I have a question which I'm hoping someone can shed some light on. I decided to tally up how many funds I had deposited into Robinhood over the time I have used the app through the completed transfers sections. The number was nearly $5,000 short of the current net worth of my portfolio.
In terms of 'realized profit' over the lifetime of trading securities on RobinHood, I am $700+ in profit. Can someone help me understand this discrepancy? I have not made any significant withdrawals from this account, so not sure why I am down in actual value. This $5,000 delta is not visible in my portfolio either.
Posted by uvotm9
2 Comments
If your portfolio value is $5000 more than your total deposits and you have $700 in realized gains with no withdrawals, it means there’s $4300 in unrealized gains. It will not become realized gain until sold (and it would also become a taxable event).
I’ve tried to explain this to a few clients like this; not all of them “got it” so maybe the lecture still needs some cleaning up. See what you think.
Suppose the starting value of your portfolio is $1000. Later, it’s $1200. What happened?

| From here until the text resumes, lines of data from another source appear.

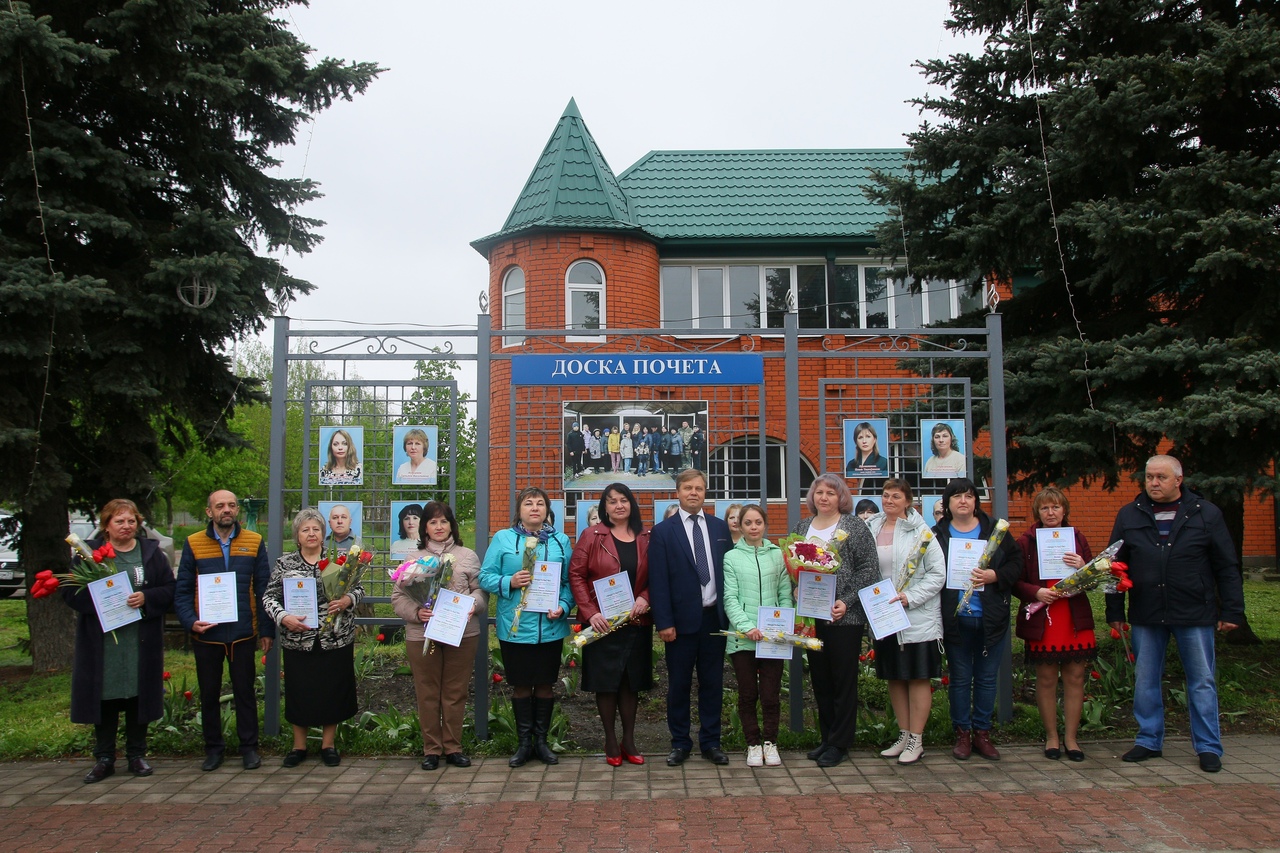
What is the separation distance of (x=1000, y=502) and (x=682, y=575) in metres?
2.75

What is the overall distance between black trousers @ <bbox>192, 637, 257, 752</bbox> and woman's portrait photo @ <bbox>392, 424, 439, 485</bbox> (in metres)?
1.55

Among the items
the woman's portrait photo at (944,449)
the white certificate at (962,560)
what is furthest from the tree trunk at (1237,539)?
the white certificate at (962,560)

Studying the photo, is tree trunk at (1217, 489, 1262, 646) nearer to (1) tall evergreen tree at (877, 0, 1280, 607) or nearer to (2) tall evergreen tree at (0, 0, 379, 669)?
(1) tall evergreen tree at (877, 0, 1280, 607)

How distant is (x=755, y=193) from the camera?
56.0ft

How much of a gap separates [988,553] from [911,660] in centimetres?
86

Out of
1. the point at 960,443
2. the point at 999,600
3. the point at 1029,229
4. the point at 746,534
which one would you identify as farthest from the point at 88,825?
the point at 1029,229

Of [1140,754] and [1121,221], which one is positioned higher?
[1121,221]

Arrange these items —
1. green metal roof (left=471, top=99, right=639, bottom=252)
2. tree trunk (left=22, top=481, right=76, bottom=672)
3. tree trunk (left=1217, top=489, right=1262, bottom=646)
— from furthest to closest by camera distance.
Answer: green metal roof (left=471, top=99, right=639, bottom=252), tree trunk (left=22, top=481, right=76, bottom=672), tree trunk (left=1217, top=489, right=1262, bottom=646)

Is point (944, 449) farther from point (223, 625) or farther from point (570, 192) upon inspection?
point (570, 192)

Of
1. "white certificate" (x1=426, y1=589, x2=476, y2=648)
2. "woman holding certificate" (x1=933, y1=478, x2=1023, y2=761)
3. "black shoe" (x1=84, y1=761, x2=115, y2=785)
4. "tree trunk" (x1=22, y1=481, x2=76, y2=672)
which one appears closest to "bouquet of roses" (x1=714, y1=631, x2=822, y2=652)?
"woman holding certificate" (x1=933, y1=478, x2=1023, y2=761)

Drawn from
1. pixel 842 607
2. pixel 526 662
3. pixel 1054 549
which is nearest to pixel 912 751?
pixel 842 607

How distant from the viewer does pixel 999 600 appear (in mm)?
6160

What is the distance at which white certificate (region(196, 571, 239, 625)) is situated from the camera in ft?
20.1

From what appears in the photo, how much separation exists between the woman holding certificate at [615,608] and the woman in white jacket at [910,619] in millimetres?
1615
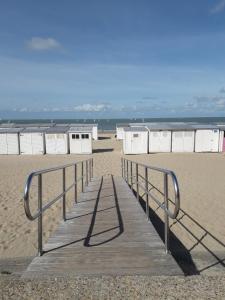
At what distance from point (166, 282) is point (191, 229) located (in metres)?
4.45

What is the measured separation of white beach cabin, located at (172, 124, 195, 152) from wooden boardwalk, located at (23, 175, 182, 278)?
21.3 metres

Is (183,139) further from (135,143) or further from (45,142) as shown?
(45,142)

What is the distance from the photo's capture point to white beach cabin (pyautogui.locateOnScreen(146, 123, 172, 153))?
89.1ft

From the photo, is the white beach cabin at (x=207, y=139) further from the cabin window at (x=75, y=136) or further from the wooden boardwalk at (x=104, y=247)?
the wooden boardwalk at (x=104, y=247)

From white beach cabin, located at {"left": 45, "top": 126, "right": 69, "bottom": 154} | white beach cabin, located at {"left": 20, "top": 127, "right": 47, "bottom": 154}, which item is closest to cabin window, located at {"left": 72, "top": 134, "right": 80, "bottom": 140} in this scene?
white beach cabin, located at {"left": 45, "top": 126, "right": 69, "bottom": 154}

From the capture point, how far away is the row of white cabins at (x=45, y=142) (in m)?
27.7

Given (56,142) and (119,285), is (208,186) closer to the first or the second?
(119,285)

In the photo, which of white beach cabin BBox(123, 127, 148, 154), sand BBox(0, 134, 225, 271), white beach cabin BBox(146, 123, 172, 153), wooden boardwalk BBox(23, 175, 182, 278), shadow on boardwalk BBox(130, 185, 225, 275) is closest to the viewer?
wooden boardwalk BBox(23, 175, 182, 278)

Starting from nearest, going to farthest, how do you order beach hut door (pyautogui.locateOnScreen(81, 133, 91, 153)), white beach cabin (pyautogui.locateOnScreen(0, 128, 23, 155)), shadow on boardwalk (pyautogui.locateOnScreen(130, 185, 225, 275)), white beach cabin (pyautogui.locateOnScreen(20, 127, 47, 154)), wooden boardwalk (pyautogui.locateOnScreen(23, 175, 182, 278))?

Well, you’d think that you could derive it like thusly:
Starting ± Addns/ ± Invest = Ending
Value Subs Perform Value
Problem is, you can’t **know** “Investment Performance”. You can only **derive** InvPerf from the other three values, which you CAN know. Consider:
* Starting Value $1000, ending value $1200, no deps/withdrawals?
* Investing Performance must be +$200
* Starting Value $1000, ending value $1200, $100 deposit?
* Investing Performance must be +$100
* Starting Value $1000, ending value $1200, $100 withdrawal?
* Investing Performance must be +$300
* Starting Value $1000, ending value $1200, $500 deposits?
* Investing Performance must be **-$300**.
* Starting Value $1000, ending value $800, $300 withdrawals?
* Investing Performance must be **+**$100 (even though ending bal is lower)
That should help “the math to add up”.